11. August 2017

Dialectic Oscillations

The dialectical suspension of musical opposites
Phillip Sollmann (aka Efdemin) explores Harry Partch

Club music? New music? Pop? Electro-acoustic avant-garde?  The boundaries between musical genres and traditions, between high and low art forms, but also between dance music, sound art and concert music have become more and more transparent in recent years. Perhaps you could even say that this decentralization and loosening of boundaries are essential features of today’s most advanced music. This goes far beyond older attempts of the classic-meets-pop era, of “yellow lounges” and related formats which most often only produced pretentious, vulgar-romantic kitsch. For the latest generation of pop-producers working with electronics there’s no “battle of the ages” anmore, as the entanglement with the old genres has long since become the artistic basis for the new. Switching between roles and institutions is natural for them, they work as DJs, develop sound installations in galleries, and give concerts in classical stage formats.

Phillip Sollmann is a pioneer among the protagonists of this new electronic-electroacoustic avant-garde, and to this day a transformative and elegant virtuoso. Sollmann, who calls himself DJ Efdemin, has always been equally interested in the abstract minimalism of contemporary music as well as in the body-moving beats of techno and house; the historical sediments of repetitive rhythms in his music are just as apparent as the materiality of pure sound. In the “Monophonie” project that he recently created for Ensemble Musikfabrik, this constant oscillating within Sollmann’s art is formulated completely dialectically for the first time through a historical connection to the music of Harry Partch – which can be seen as it’s “secret” prototype, in addition to the newer pop avant-garde in general.

He began his career as a DJ in Hamburg, where in the context of the record label Dial during the late 1990s, there emerged the equally playful as well as aesthetically and historically well-thought-out “Autoren-Techno”; a style that while not denying its roots in the dance floor echoes of functional music,  most certainly had at least as great an interest in the pure beauty of sound. EPs and albums from Sollmann started appearing on Dial in 2000, and in 2007 he became known to a wider public with the work called “Efdemin,” where he mixed analog and electronic sounds, bells and natural sounds in a sensational way.

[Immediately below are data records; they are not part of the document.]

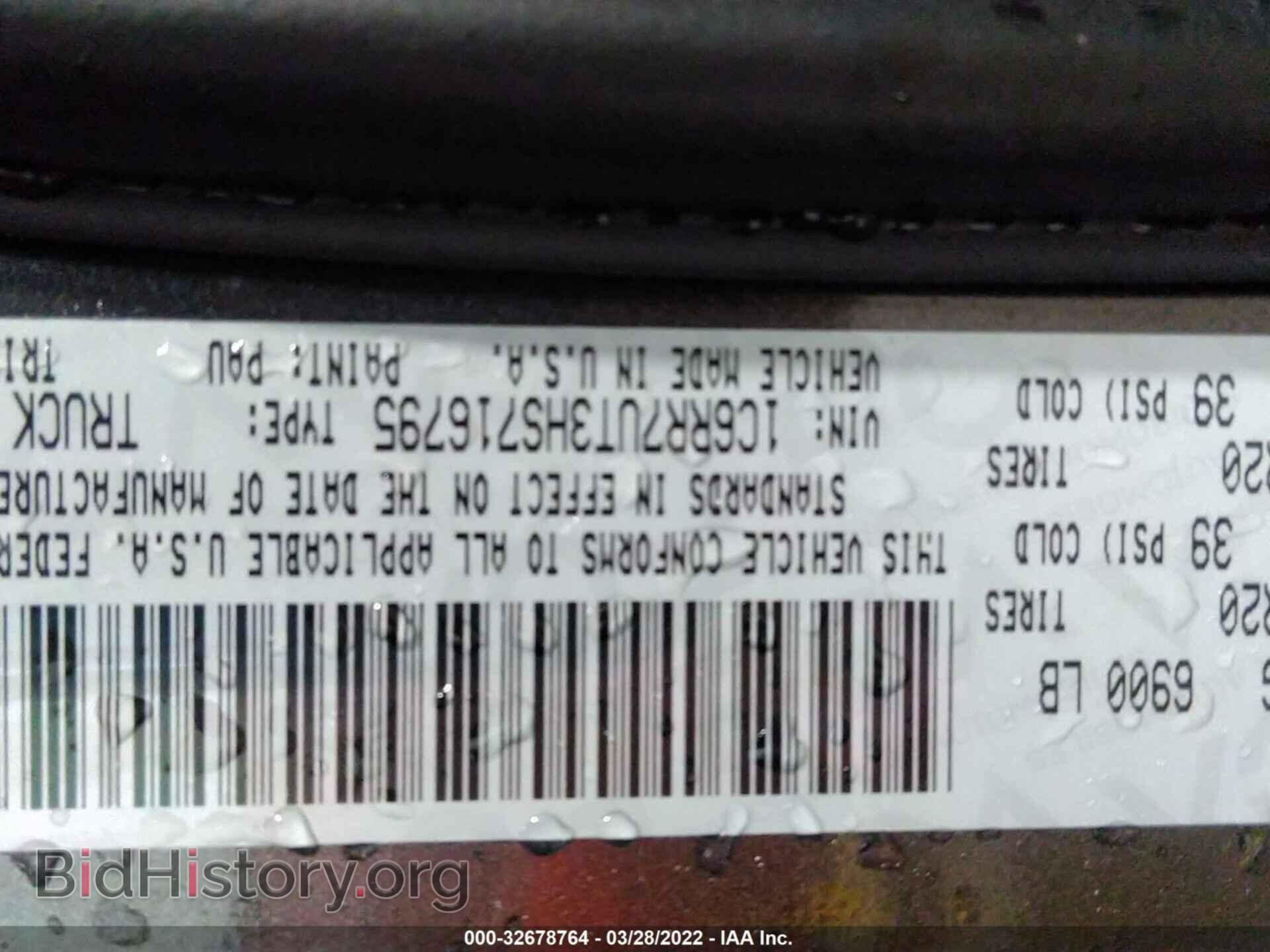 2017 RAM 1500 - VIN: 1C6RR7UT3HS716795 - Фото 9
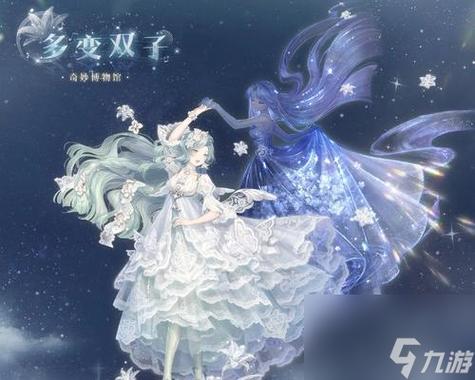 奇迹暖暖官方兑换码领取缩略图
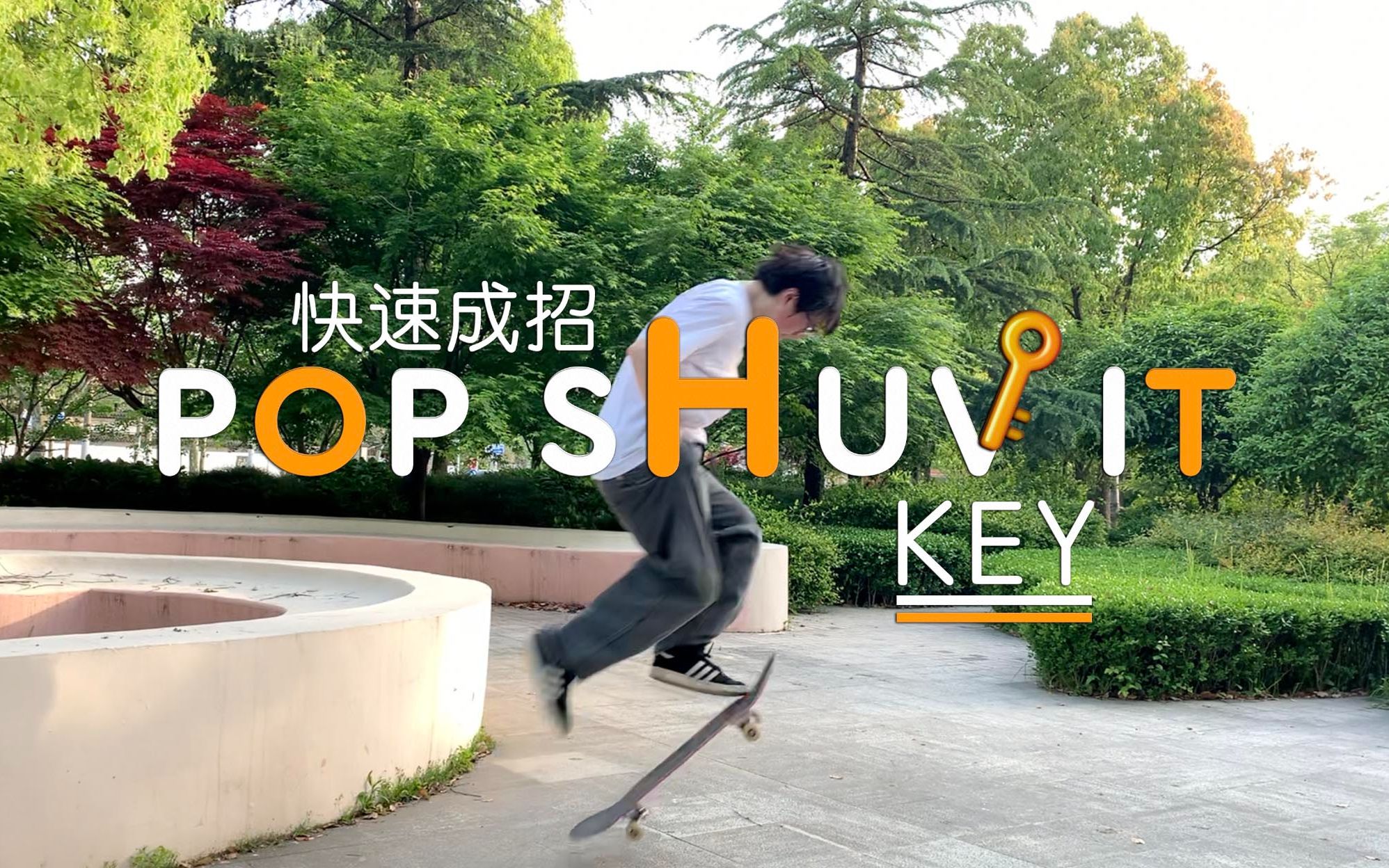 活动作品popshuvitpopshoveit教学快速成招秘诀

At this point, the DJ, composer and sound artist’s modes of production were already intertwined in an exemplary way. At the beginning of the 2000 decade, Sollmann took leave of disk jockeying for awhile and moved to the ELAK Institute in Vienna in order to broaden his horizons by studying computer music. He moved to Berlin in 2005 where he became the resident DJ at the newly opened Berghain technoclub. But he wasn’t only playing five to eight-hour sets during long dance nights in the Panorama bar with its euphoric, driven crowds. In the “electro-acoustic salons” that regularly took place in the big hall of Berghain, he remixed minimal music with Belgian post-punk, field recordings with Alvin Lucier compositions, and abstract techno with electro-acoustic music.

His now regular performances as a DJ were mixed with sound art projects and artistic residencies in Vienna, Rome and Kyoto, enabling the different strands of Sollmann’s creativity to gradually grow more together. In the “Monophonie” project, he’s trying for a kind of dialectical suspension of musical opposites: Sollmann combines the instruments of the visionary composer Harry Partch with the sound objects of the Italian-American designer and sculptor Harry Bertoia, as well as with the double siren of the Berlin polymath Hermann von Helmholtz. The members of Ensemble Musikfabrik will use them to produce a floating, repetitive music, which – according to Sollmann – could well be danceable, in addition to having a strongly theatrical and performative character through the instruments’ obstinate mise-en-scène presence. Consequently, it’s music that focuses equally on the body’s motor skills as well as on the eyes and ears: A color spectrum will traverse over the stage during the piece, to paraphrase the microscopically small musical developments.

The thing that interested Sollmann from the start about the Partch instruments was their fully autarchic sound. They sound like absolutely nothing else, which means that they avoid every historical association of the listener. A music is created based on its own tradition instead, an indistinguishable entanglement between electronics and mechanics. According to Sollmann, in spite of the fact that the sound generators of the “Monophonie” instrument collection are exclusively mechanical, the composition is so strongly influenced by digital modes of production that the music repeatedly achieves the impression of electronics.

You might even say: Just as Partch tried to break free from the confines of Western musical tradition with his instruments and his music – Sollmann pushes this freedom even further through the interlinking of the digital and mechanical aesthetics of club music with the art of classical composition. With the composer in mind, Sollman said: “I’d always felt that Partch couldn’t fully explore his instruments or his soundscapes during his lifetime.” By further exploring and highlighting the sonic possibilities of these aesthetics, he leads the music forward into the present while at the same time back to its own roots.